Seit Dezember 2021 sorgte die einsturzgefährdete Rahmedatal-Brücke in der Region rund um Lüdenscheid für Verkehrschaos – rund 20.000 zusätzliche Fahrzeuge, davon zirka 6.000 Lkw, rollen täglich durch die Stadt. Stau, Lärm und Abgase belasten nicht nur die Anwohner, sondern auch die lokale Wirtschaft.

Ursprünglich sollte die marode Brücke bereits im Dezember 2022 gesprengt werden. Allerdings zeigten sich in den Bauplänen, dass die hohlen und 70 Meter hohen Pfeiler anders gebaut sind als angenommen. Für eine kontrollierte Sprengung mussten diese Pfeiler erst mit Beton aufgefüllt werden. Entsprechend wurde der Termin auf den 7. Mai 2023 verschoben. Vor dem Sprengtermin musste die Hänge gesichert und Bäume gefällt werden. Mehrere Grundstücke unter dem Bauwerk wurden aufgekauft und ein Fallbett aus 100.000 Kubikmeter Sand unter der Brücke aufgeschüttet.
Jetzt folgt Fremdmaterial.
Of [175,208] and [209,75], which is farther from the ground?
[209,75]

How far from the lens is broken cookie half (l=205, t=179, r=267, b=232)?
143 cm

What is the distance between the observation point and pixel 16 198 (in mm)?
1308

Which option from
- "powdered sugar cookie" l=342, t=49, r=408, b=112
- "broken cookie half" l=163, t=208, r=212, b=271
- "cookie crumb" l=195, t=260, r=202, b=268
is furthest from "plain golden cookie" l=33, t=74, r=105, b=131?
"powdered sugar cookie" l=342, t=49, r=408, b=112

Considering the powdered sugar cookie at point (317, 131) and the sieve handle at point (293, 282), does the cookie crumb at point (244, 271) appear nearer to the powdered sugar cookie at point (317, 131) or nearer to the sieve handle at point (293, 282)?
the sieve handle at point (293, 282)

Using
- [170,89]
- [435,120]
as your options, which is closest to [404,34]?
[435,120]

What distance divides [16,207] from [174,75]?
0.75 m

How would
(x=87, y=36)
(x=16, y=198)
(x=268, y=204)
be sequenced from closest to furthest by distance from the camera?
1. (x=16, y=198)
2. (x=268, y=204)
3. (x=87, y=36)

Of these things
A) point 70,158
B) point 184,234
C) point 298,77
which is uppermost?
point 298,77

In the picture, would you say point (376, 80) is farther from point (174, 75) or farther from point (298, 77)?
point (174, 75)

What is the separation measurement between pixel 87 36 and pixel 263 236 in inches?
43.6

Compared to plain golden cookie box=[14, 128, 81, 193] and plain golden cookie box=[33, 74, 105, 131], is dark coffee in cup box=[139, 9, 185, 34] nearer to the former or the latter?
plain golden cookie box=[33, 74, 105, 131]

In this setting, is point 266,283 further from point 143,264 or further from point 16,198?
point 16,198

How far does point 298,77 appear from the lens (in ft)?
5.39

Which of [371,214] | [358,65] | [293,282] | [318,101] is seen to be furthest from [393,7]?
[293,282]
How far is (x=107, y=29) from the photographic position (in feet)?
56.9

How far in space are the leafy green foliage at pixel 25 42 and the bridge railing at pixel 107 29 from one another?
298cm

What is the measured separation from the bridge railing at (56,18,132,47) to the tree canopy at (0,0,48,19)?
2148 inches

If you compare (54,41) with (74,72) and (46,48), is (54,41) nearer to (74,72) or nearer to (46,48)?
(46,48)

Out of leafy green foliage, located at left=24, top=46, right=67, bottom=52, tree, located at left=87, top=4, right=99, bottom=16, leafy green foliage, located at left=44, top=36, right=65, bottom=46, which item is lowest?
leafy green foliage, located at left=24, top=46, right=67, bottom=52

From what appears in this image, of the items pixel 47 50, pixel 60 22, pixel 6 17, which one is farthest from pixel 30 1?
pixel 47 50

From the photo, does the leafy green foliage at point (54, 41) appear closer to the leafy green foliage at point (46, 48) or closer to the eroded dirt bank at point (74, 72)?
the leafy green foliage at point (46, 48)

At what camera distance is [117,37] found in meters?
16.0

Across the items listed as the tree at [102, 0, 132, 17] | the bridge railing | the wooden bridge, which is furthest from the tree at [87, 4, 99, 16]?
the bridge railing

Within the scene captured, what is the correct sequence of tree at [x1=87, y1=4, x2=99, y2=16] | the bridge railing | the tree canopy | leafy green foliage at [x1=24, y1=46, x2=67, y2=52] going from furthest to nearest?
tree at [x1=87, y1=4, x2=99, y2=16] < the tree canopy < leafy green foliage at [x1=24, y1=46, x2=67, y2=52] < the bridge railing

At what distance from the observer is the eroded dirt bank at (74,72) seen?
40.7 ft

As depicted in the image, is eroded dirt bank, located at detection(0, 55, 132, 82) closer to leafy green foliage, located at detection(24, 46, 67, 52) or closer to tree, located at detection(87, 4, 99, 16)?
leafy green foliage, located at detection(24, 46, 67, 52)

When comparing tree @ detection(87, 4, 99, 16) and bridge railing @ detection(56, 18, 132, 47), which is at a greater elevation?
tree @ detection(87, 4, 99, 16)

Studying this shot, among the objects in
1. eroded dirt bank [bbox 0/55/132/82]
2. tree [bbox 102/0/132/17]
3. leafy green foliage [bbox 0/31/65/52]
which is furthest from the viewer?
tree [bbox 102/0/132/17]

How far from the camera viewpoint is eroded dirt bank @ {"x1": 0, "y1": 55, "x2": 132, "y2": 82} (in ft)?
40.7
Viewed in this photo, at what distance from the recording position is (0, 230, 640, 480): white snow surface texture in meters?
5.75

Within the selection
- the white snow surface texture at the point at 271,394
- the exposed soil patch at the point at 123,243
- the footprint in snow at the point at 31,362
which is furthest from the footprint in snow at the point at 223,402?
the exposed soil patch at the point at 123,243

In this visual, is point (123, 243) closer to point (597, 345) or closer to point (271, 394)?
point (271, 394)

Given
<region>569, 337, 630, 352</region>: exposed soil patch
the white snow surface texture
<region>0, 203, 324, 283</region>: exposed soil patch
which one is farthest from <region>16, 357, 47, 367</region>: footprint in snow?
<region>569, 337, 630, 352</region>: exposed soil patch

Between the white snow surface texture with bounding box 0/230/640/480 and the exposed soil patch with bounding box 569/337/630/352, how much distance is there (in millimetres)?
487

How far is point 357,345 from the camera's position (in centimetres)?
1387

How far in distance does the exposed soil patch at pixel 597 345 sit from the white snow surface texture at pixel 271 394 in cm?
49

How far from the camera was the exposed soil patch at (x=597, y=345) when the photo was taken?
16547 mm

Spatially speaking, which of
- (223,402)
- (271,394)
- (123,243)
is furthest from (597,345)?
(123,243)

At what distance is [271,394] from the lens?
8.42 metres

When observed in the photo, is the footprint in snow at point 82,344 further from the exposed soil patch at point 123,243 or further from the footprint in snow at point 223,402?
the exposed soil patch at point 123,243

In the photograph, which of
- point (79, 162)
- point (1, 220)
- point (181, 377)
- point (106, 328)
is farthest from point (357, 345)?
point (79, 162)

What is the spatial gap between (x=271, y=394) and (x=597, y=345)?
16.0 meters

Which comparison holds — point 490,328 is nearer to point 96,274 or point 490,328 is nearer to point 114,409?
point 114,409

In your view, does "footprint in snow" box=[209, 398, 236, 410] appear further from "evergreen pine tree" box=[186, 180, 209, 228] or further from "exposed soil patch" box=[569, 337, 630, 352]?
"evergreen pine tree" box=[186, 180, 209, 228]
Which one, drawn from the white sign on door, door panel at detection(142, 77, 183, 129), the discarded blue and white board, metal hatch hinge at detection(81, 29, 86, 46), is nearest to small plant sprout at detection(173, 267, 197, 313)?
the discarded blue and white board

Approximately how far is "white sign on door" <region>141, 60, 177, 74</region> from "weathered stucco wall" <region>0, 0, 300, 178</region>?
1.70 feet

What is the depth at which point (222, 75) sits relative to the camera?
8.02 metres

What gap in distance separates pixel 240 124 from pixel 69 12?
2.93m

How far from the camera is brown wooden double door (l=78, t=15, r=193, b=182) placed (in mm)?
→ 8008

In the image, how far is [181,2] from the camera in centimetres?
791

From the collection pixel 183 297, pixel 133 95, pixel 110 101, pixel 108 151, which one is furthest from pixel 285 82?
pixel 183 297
Dadurch kam es im Vorfeld zu weiteren Verkehrsbeschränkungen. Für die Sprengung, die als technische Herausforderung galt, wurden 2.053 Löcher in die Pfeiler gebohrt, 150 Kilogramm Sprengstoff wurden gezündet, die die 453 Meter lange und 17.000 Tonnen schwere Brücke zum Einsturz brachten. Der Umkreis von 300 Metern um das Fallbett wurde durch mehr als 110 Absperrposten gesichert, Häuser in der Nähe wurde durch Seecontainer zusätzlich geschützt. In der Lüdenscheider Innenstadt wurde die Sprengung live bei einem Public Viewing gezeigt. Der Abtransport der Trümmer führt dazu, dass der Stadtteil Dickenberg/Rathmecke von der Stadt Lüdenscheid komplett abgeschnitten ist.

Doch mit dem Neubau ist die Gefahr auf der Sauerlandlinie A45 nicht gebannt. Im Dezember 2021 wurde bekannt, dass langfristig 60 Talbrücken und kleinere Bauwerke an der A45 ersetzt werden müssen – je nach Zustand haben sie jedoch noch eine Restnutzungsdauer, die die Autobahn GmbH auf einen Zeitraum zwischen 2026 und 2038 datiert. Dabei sollen die neuen Brücken neben der Autobahn gebaut und nach Fertigstellung eingeschoben werden, der Verkehr soll möglichst ohne Beeinträchtigungen weiterlaufen können.

Bedarf schon länger bekannt

Die Brückenneubauten sind zusammen mit dem sechsspurigen Ausbau der A45 im Bundesverkehrswegeplan 2030 aufgeführt, der bereits 2016 beschlossen wurde. Nach Angaben der Autobahn GmbH sind die Baumaßnahmen dort als vordringlich eingestuft. Seit 2011 war bekannt, dass langfristig eine Vielzahl der Brücken ersetzt werden müssen.